■ RECORDS SHOWN ■
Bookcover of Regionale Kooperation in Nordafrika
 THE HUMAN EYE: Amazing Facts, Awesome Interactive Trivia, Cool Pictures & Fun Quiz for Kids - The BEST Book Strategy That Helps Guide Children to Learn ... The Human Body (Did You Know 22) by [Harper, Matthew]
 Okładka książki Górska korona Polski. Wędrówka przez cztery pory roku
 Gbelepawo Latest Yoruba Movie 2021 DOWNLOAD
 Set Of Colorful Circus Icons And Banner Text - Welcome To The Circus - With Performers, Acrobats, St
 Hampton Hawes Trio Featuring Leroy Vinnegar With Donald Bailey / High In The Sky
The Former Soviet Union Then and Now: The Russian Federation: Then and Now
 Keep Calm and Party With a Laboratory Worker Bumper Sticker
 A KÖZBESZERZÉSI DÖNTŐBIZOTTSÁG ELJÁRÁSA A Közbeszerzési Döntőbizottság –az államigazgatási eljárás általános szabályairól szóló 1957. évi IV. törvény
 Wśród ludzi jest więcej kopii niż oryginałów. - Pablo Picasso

■ AIM OF THE EXERCISE ■
Output nothing but the lines from the one with "THE HUMAN EYE: Amazing" through the last line above, each exactly as it stands.

■ YOUR SOLUTION ■
 THE HUMAN EYE: Amazing Facts, Awesome Interactive Trivia, Cool Pictures & Fun Quiz for Kids - The BEST Book Strategy That Helps Guide Children to Learn ... The Human Body (Did You Know 22) by [Harper, Matthew]
 Okładka książki Górska korona Polski. Wędrówka przez cztery pory roku
 Gbelepawo Latest Yoruba Movie 2021 DOWNLOAD
 Set Of Colorful Circus Icons And Banner Text - Welcome To The Circus - With Performers, Acrobats, St
 Hampton Hawes Trio Featuring Leroy Vinnegar With Donald Bailey / High In The Sky
The Former Soviet Union Then and Now: The Russian Federation: Then and Now
 Keep Calm and Party With a Laboratory Worker Bumper Sticker
 A KÖZBESZERZÉSI DÖNTŐBIZOTTSÁG ELJÁRÁSA A Közbeszerzési Döntőbizottság –az államigazgatási eljárás általános szabályairól szóló 1957. évi IV. törvény
 Wśród ludzi jest więcej kopii niż oryginałów. - Pablo Picasso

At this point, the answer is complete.